# Help: ID needed. SA/CA



## Leucistic Guy (Jul 8, 2009)

My friend works for a place that's closing down & she knew that I'm into Cichlids, so she brought this one home for me to take.
From the looks of it my 1st guess would be a Amphilophus labiatus/Red Devil.
Similar shape body & mouth, seems to be Leucistic(another plus for me  ) although a see a little dark blotches around the forehead it's quite light & quite possibly could be the brain.
I'm under the impression that it's a female but it could be too early to tell.
It's around 1.5-2.5 inches(give or take).
I'm not really a noob but am not even close to be considered an expert so I ask all you experts to lend a helping hand/fin & help me ID & sex this fish.

She's only been in this tank for a few hours.



Here with my con who likes to challenge her.



It/she's more orange/red in person & there's red in the fins as well, the pix kind of make her look drab. Not really a vibrant orange/red but kinda of a creamsicle color.
The eyes are more red than in the pix as well.

◆ Tasks to complete
1. From the fish ID thread, extract the part that opens with the words containing "Similar shape body" and closes with "sex this fish.".
2. In the fish ID thread, what size does the poster give for the fish?
3. Rewrite the paragraph of the fish ID thread that begins "My friend works for a place" as a short list of its main facts.

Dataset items
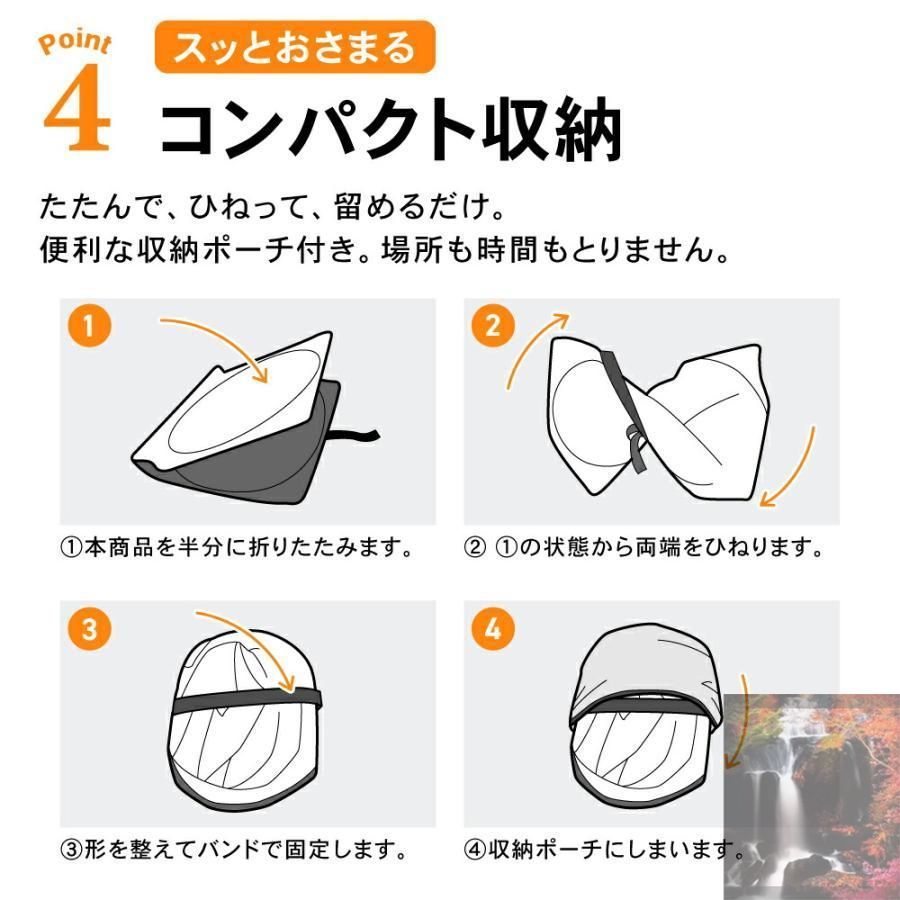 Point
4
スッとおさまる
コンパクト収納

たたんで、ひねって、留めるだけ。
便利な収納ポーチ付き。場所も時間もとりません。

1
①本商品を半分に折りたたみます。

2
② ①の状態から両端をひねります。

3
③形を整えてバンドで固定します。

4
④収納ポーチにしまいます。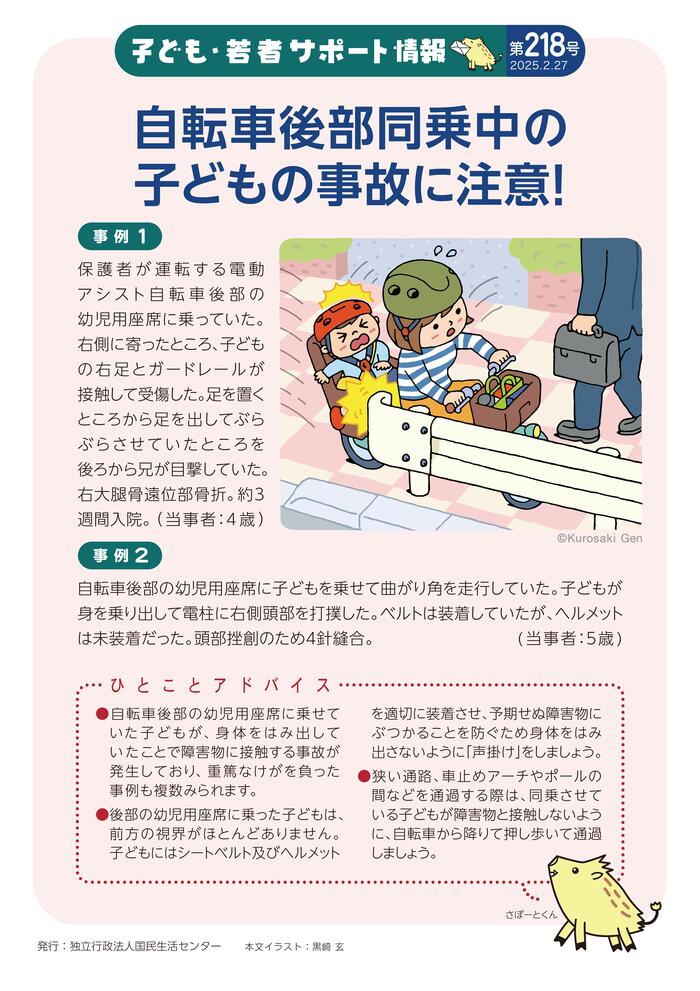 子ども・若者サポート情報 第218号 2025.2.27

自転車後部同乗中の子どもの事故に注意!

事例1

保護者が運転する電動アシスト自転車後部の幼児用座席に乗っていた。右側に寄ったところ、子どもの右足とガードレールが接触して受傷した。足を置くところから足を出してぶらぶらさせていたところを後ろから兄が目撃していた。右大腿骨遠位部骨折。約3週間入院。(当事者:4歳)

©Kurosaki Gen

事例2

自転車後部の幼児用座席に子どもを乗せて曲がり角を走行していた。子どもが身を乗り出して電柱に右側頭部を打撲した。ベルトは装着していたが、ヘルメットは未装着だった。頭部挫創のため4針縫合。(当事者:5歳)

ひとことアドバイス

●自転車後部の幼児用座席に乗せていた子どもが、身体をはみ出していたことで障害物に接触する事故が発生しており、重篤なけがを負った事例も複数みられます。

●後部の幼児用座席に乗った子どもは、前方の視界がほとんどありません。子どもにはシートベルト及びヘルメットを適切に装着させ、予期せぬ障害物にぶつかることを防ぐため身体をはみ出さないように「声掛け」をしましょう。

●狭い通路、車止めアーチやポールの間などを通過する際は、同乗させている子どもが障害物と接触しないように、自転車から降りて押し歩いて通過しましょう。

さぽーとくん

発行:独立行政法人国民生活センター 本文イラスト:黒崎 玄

◆ Response list
1.
Similar shape body & mouth, seems to be Leucistic(another plus for me  ) although a see a little dark blotches around the forehead it's quite light & quite possibly could be the brain.
I'm under the impression that it's a female but it could be too early to tell.
It's around 1.5-2.5 inches(give or take).
I'm not really a noob but am not even close to be considered an expert so I ask all you experts to lend a helping hand/fin & help me ID & sex this fish.

2. Around 1.5 to 2.5 inches, give or take.

3.
- A friend whose workplace is closing brought the fish home for the poster, who is into cichlids.
- The poster's first guess is Amphilophus labiatus (Red Devil), based on the similar body and mouth shape.
- The fish seems leucistic. It is quite light, with a few dark blotches around the forehead that could be the brain.
- The poster thinks it's female but says it may be too early to tell.
- It is about 1.5–2.5 inches long.
- The poster asks experts for help identifying and sexing the fish.